Aberu Kebede winning the 2014 BMW Frankfurt Marathon (© organsers / Victah Sailer)
Aberu Kebede upstaged her male counterparts at the BMW Frankfurt Marathon, an IAAF Gold Label Road Race, when she won in 2:22:21 on Sunday (26).
For much of the second half of the race, Kebede looked set to break the course record of 2:21:01 set by her compatriot Meselech Melkamu two years ago, and she reached the 35km mark in 1:56:38 after having been out on her own from just after the halfway point, but she tired over the final four kilometres and Melkamu’s mark slipped from her grasp.
Despite her win in the third fastest time of her 13-marathon career, with six wins now to her name, there will be an element of disappointment for Kebede that she did not run faster.
At the pre-race press conference, she openly talked about reducing her personal best of 2:20:30 set two years ago when winning in Berlin.
Kenya’s 2011 IAAF World Championships bronze medallist Sharon Cherop was second with 2:23:44.
She was together with Kebede and Melkamu, who was later to drop out just after 30km, as the trio reached halfway in 1:10:35 but had no answer when Kebede started to increase the pace shortly afterwards.
Ethiopia’s Ashetu Bekere took third place in 2:24:59, coming through strongly after 21 kilometres after going through the halfway point as part of a group of four running 1:25 behind the front three.
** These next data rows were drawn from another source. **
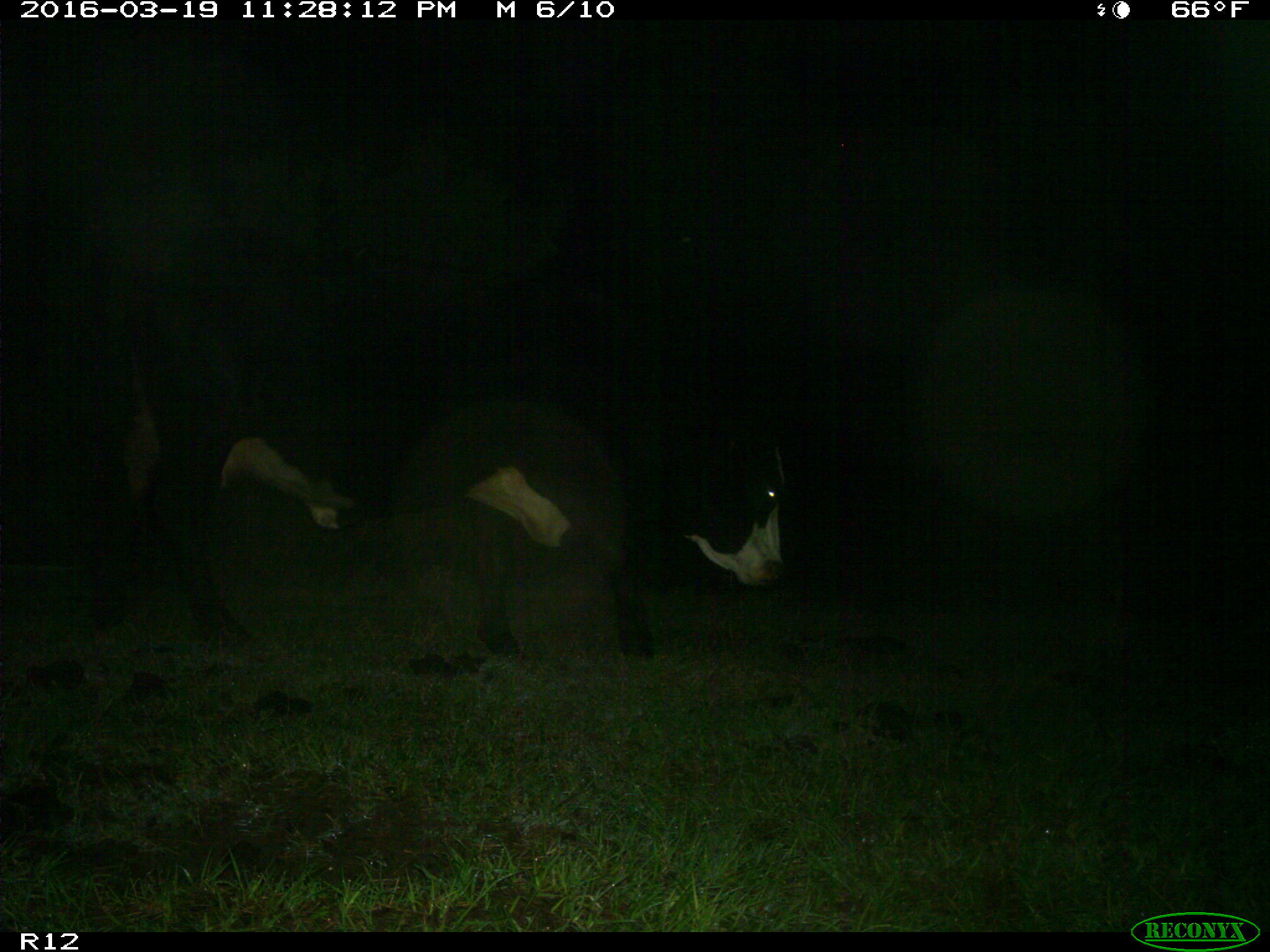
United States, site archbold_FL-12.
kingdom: Animalia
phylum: Chordata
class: Mammalia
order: Artiodactyla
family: Bovidae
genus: Bos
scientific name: Bos taurus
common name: domestic cow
Bos taurus (domestic cow).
She sliced almost three minutes off her previous best of 2:27.47 set when winning last year’s Kosice Marathon.
In a reversal of fortunes from 12 months ago, after being out-sprinted in the final few hundred metres in 2013, Kenya’s Mark Kiptoo this time had a better turn of speed than his younger rivals and won the men’s race in 2:06:49.
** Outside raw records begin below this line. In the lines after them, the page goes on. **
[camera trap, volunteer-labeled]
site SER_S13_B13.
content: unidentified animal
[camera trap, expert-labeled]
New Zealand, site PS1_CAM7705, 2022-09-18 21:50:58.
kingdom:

Mike KIgen was second in 2:06:59 and Gilbert Yegon third in 2:07:08 to make it an all-Kenyan men’s podium
A huge leading pack of 14 runners, excluding the appointed pacemakers, went through the halfway point in 1:02:32, which was exactly the scheduled asked by the race organisers.
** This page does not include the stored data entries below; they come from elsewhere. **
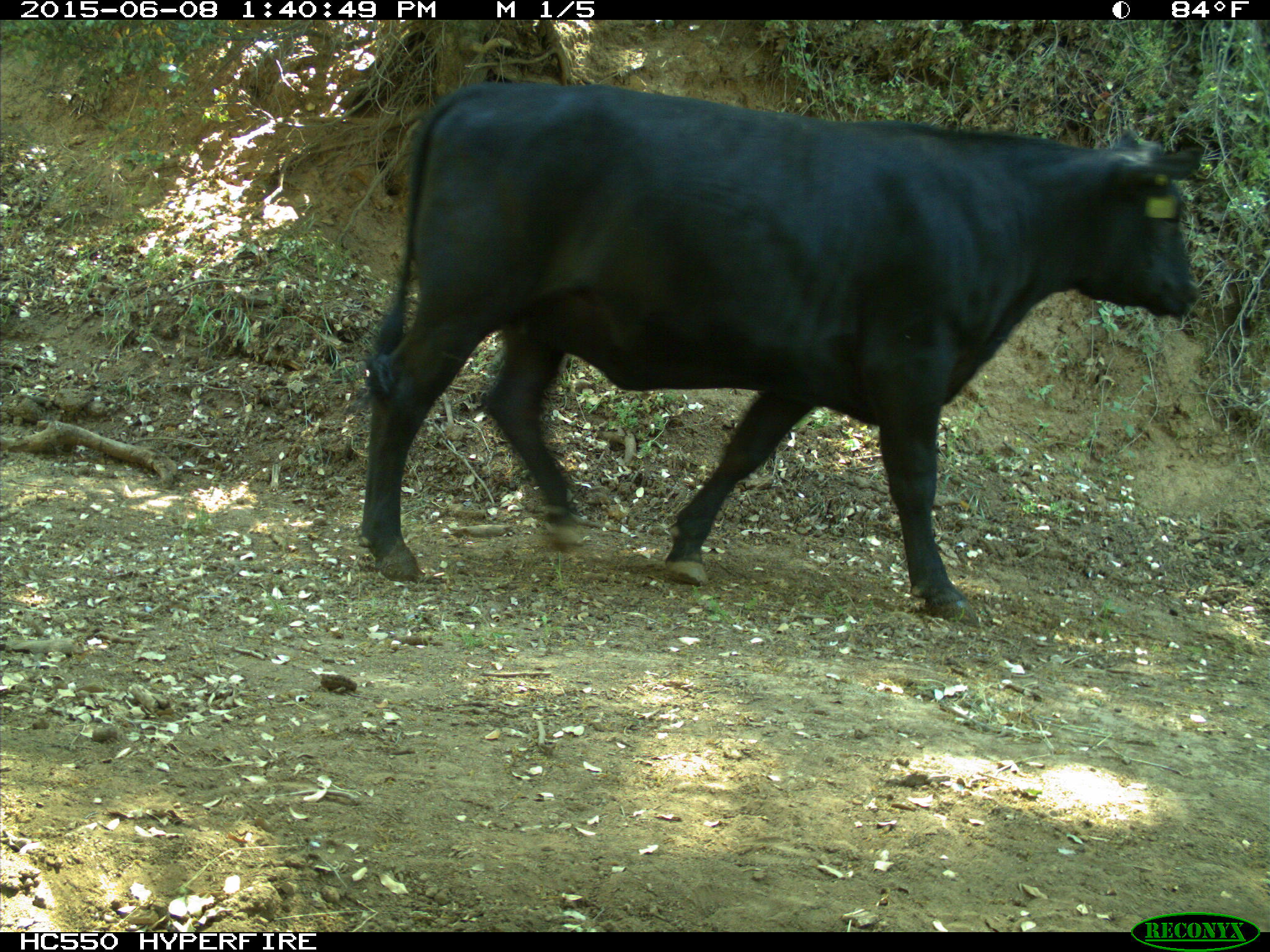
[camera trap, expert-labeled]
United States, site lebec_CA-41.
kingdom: Animalia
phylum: Chordata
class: Mammalia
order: Artiodactyla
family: Bovidae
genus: Bos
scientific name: Bos taurus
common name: domestic cow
Bos taurus (domestic cow).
However, that split doesn’t tell the whole story and there was some very uneven running during the first half of the race, passing 10km in a very quick 29:24 and reaching 15km in 44:13 before slowing down, which clearly had an effect during the second half of the race.
Over the next few kilometres, the pace continued to ease slightly and 30km was reached in 1:29:14 with 12 runners, and two pacemakers, still in the first group at the front.
Between 30km and 35km, several men started to struggle and drift away from the leading group, including 2013 champion Vincent Kipruto, who was to finish a disappointing 13th in 2:12:09, and the highly-rated Ethiopian junior Tsegaye Mekonnen, who dropped out just after 30km.
However, at 35km, which was reached in 1:44:21, there were six men still in contention and clearly there was going to be a thrilling finish whatever figures were on the clock.
Ethiopia’s Deribe Roba was the first to fall back from the leading group and Kenya’s Ronald Korir slipped out of contention at 39km.
Just after 40km, it was the turn of Ethiopia’s Tebalu Zawude to throw in the towel, at least as far as victory was concerned.
Coming into the last kilometre, Kigen and Yegon looked to have opened up a slight gap over the 38-year-old Kiptoo, but this year the latter was not to be denied and he used his turn of speed that took him to a 5000m best time of 12:53:46 in 2010 to go pass his countrymen and then pull away.
In total, the first six men home finished within 40 seconds of each other: Zawude was fourth with 2:07:10, Robi fifth in 2:07:16 and Korir sixth in 2:07:29.
Germany's 2012 European 5000m silver medallist Arne Gabius kept the home crowd happy on his debut over the classic distance when he came home ninth in 2:09:32, the first sub-2:10 time by a German since 1990 and the third fastest by a European this year.